CONCLUSIONS: Our study supports the previous reports that AH may be used as a source of tumor-derived cfDNA. This is the first report from South Asia on isolation and genetic analysis of cfDNA from AH of RB eyes and, therefore, a big step forward in paving the role of tumor genetics in RB. Further studies are required to elucidate concordance between the tumor and AH genetic profile.
方法:AH来自26只接受摘除(A组)或玻璃体内化疗(B组)的眼睛。使用QIAamp®循环核酸试剂盒进行cfDNA的分离,cfDNA用于RB1基因的靶向测序。
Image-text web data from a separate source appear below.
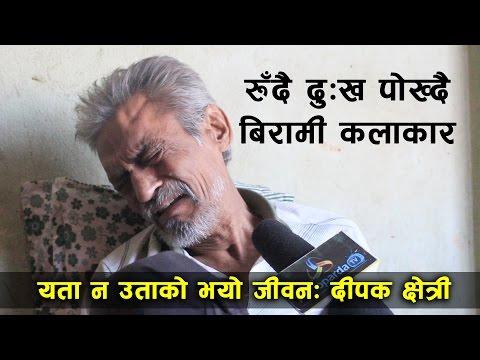 डाँको छोडेर रुँदै बिरामी कलाकार | यता न उताको भयो जीवन: दीपक क्षेत्री - Deepak Chhetri, Actor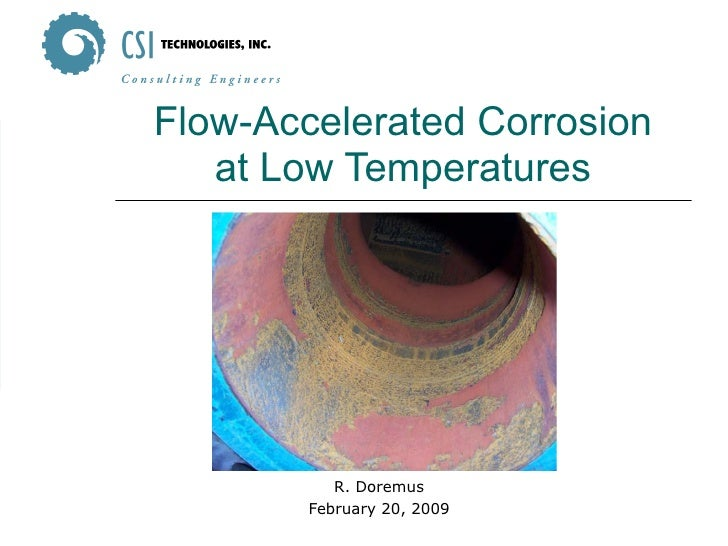 Flow-Accelerated Corrosion at Low Temperatures R. Doremus February 20, 2009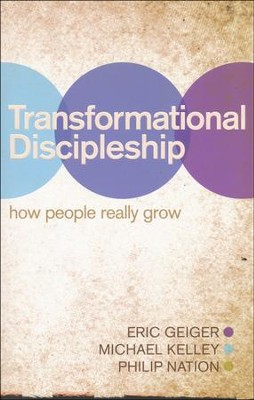 """Transformational Discipleship: How People Really Grow  -     By: Eric Geiger, Michael Kelley, Philip Nation<br /><br /><br /><br /> """" width=""""526″ height=""""829″ /></p><br /> <p style="""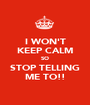 I WON'T KEEP CALM SO STOP TELLING ME TO!! - Personalised Poster A1 size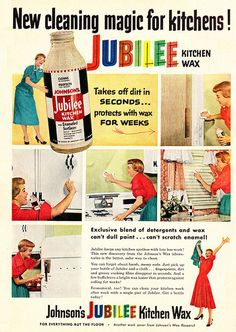 Johnson's Jubilee Kitchen Wax ad, 1953. #vintage #1950s #housework #homemaker #ads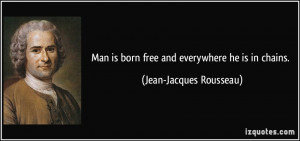 ... is born free and everywhere he is in chains. - Jean-Jacques Rousseau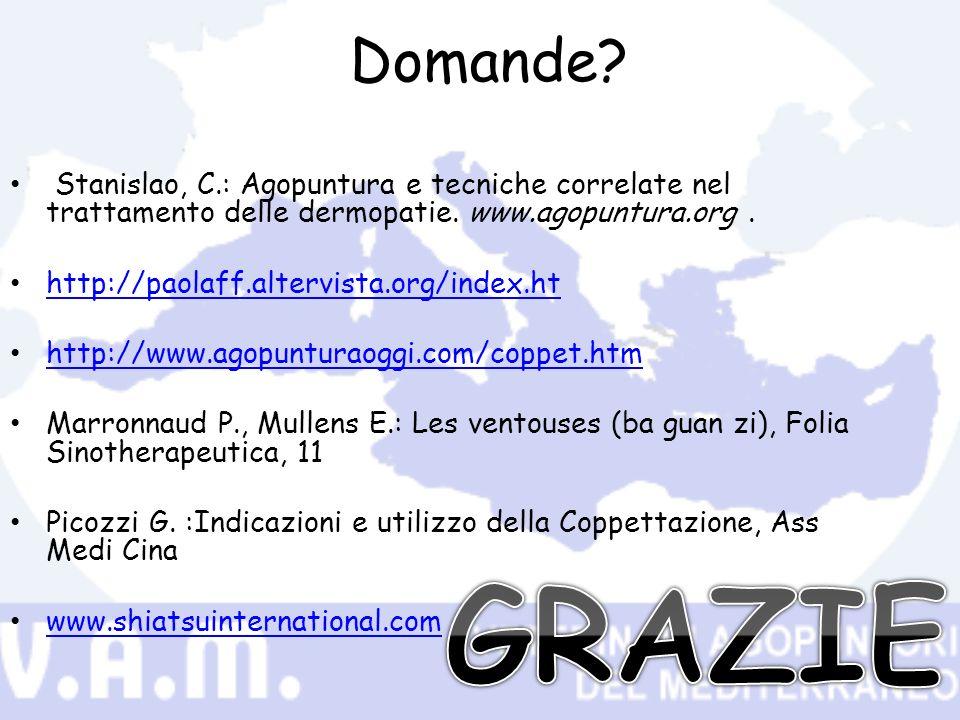 Domande Stanislao, C.: Agopuntura e tecniche correlate nel trattamento delle dermopatie. www.agopuntura.org .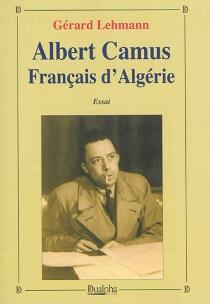 Albert Camus, Français d'Algérie : essai - GérardLehmann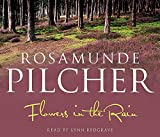 Flowers in the rain / by Rosamund Pilcher ; read by Lynn Redgrave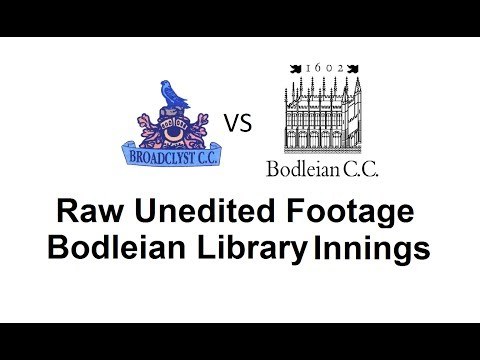 Broadclyst CC v Bodleian Library CC - Bodleian Library Innings - Raw Unedited Footage 2/7/2017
结果:我们可以在所有眼睛中分离cfDNA(单侧72%和双侧28%),分布峰在140至160bp之间,A臂的平均浓度为27.75ng/μl,B臂的平均浓度为14ng/μl。对四个样品进行的靶向测序显示RB1基因突变,即,内框删除(c.78-80del,p.Pro29del),起始缺失突变(c.1A>T,p.Met1?),无意义突变(c.2236G>T,p.Glu746Ter),(c.1659T>A,p.Cys553Ter),和(c.2065C>T,p.Gln689Ter),和新的错义突变(c.672C>A,p.Asp224Glu)和c.692C>T(p。Pro231Leu)。从AH提取的cfDNA和来自肿瘤组织的基因组DNA的遗传图谱具有可比性。
结论:我们的研究支持以前的报道,即AH可以用作肿瘤来源的cfDNA来源。这是南亚关于从RB眼AH中分离和遗传分析cfDNA的第一份报告,因此,在奠定肿瘤遗传学在RB中的作用方面向前迈出了一大步。需要进一步的研究来阐明肿瘤和AH遗传谱之间的一致性。